* Source extract *
<<<<

# My Weight gainer and/or Meal replacement shake



## NeoPT (Aug 8, 2013)

Number one question I get asked during training sessions is what kind of shake can be made for meal replacement.

I've had a lot of success with this one particularly. You can increase or decrease base on your caloric needs, I personally like to make it 800+ calories. I hate breakfast, so this is an awesome way to start your day if you don't want to chew a bunch of food right when you wake up 


1 cup of Orange Juice(Can Substitute Almond Milk for lower carbs)
Frozen Mixed Berries (Costco is a great place to get these)- Strawberries, Blackberries and blueberries.
3 Table spoons of Almond butter
2 Table Spoons of Ground FLax seed
2 Table Spoons of Raw Shelled Hemp Seeds
1 Scoop Whey

Hope this helps!


----------



## Bro Bundy (Aug 8, 2013)

good post bro.I make a mean post workout shake myself


----------



## mistah187 (Aug 8, 2013)

Looks good might have to give it a try


----------



## NeoPT (Aug 8, 2013)

Brother Bundy said:


> good post bro.I make a mean post workout shake myself



Nice, whats yours lookin like?


----------



## jennerrator (Aug 8, 2013)

I'm just not big on shakes, god knows I have tried!


----------



## Tren4Life (Aug 8, 2013)

>>>>

Reproduce the forum thread on the meal replacement shake in full, word for word. The listing that comes next is drawn from a separate source.

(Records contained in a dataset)
<<<<

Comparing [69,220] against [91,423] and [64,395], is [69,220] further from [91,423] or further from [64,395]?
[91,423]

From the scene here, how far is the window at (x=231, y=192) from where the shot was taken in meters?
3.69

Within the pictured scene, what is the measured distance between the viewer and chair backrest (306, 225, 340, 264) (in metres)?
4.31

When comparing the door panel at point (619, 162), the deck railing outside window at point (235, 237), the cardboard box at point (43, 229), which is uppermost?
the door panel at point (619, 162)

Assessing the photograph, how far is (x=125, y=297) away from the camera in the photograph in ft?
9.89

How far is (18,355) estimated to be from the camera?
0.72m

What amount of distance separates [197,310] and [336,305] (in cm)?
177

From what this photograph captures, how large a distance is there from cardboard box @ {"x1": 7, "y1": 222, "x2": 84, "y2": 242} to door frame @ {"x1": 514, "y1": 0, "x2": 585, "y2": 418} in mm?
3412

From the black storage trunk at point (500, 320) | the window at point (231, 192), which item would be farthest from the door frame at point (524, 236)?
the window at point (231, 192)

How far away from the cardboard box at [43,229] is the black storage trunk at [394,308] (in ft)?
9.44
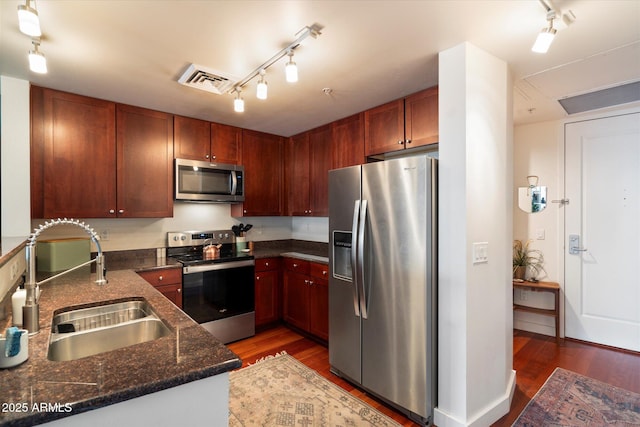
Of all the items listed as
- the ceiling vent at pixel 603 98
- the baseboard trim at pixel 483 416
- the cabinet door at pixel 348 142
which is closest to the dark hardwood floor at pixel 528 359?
the baseboard trim at pixel 483 416

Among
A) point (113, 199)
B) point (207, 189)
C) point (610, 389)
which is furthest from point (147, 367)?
point (610, 389)

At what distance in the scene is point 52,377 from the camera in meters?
0.91

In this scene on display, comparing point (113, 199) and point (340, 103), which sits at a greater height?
point (340, 103)

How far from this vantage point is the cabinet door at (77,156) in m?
2.50

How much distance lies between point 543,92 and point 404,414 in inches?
111

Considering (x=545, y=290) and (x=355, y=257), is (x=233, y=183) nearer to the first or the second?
(x=355, y=257)

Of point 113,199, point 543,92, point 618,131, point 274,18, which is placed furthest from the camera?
point 618,131

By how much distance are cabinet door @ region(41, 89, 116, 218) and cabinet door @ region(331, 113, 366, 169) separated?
2.13 metres

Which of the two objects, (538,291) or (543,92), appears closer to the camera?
(543,92)

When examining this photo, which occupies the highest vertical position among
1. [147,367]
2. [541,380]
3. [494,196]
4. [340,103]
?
[340,103]

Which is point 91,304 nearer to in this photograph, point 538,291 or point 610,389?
point 610,389

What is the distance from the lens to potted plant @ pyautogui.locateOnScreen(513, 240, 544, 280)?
3.50m

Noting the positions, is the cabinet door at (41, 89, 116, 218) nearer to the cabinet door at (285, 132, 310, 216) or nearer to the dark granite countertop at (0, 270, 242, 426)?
the dark granite countertop at (0, 270, 242, 426)

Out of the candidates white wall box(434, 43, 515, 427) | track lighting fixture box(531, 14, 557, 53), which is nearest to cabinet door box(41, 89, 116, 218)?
white wall box(434, 43, 515, 427)
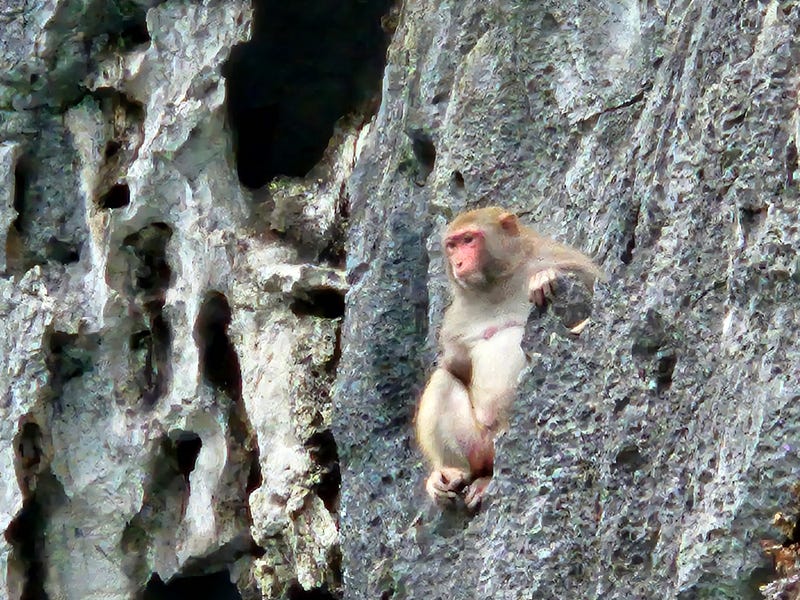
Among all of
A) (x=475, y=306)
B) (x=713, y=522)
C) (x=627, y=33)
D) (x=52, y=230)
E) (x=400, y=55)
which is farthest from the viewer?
(x=52, y=230)

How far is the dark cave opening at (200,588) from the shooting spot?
809 cm

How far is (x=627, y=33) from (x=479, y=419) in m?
2.02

>>>>

* Output of the task *
# My Weight gainer and/or Meal replacement shake



## NeoPT (Aug 8, 2013)

Number one question I get asked during training sessions is what kind of shake can be made for meal replacement.

I've had a lot of success with this one particularly. You can increase or decrease base on your caloric needs, I personally like to make it 800+ calories. I hate breakfast, so this is an awesome way to start your day if you don't want to chew a bunch of food right when you wake up 


1 cup of Orange Juice(Can Substitute Almond Milk for lower carbs)
Frozen Mixed Berries (Costco is a great place to get these)- Strawberries, Blackberries and blueberries.
3 Table spoons of Almond butter
2 Table Spoons of Ground FLax seed
2 Table Spoons of Raw Shelled Hemp Seeds
1 Scoop Whey

Hope this helps!


----------



## Bro Bundy (Aug 8, 2013)

good post bro.I make a mean post workout shake myself


----------



## mistah187 (Aug 8, 2013)

Looks good might have to give it a try


----------



## NeoPT (Aug 8, 2013)

Brother Bundy said:


> good post bro.I make a mean post workout shake myself



Nice, whats yours lookin like?


----------



## jennerrator (Aug 8, 2013)

I'm just not big on shakes, god knows I have tried!


----------



## Tren4Life (Aug 8, 2013)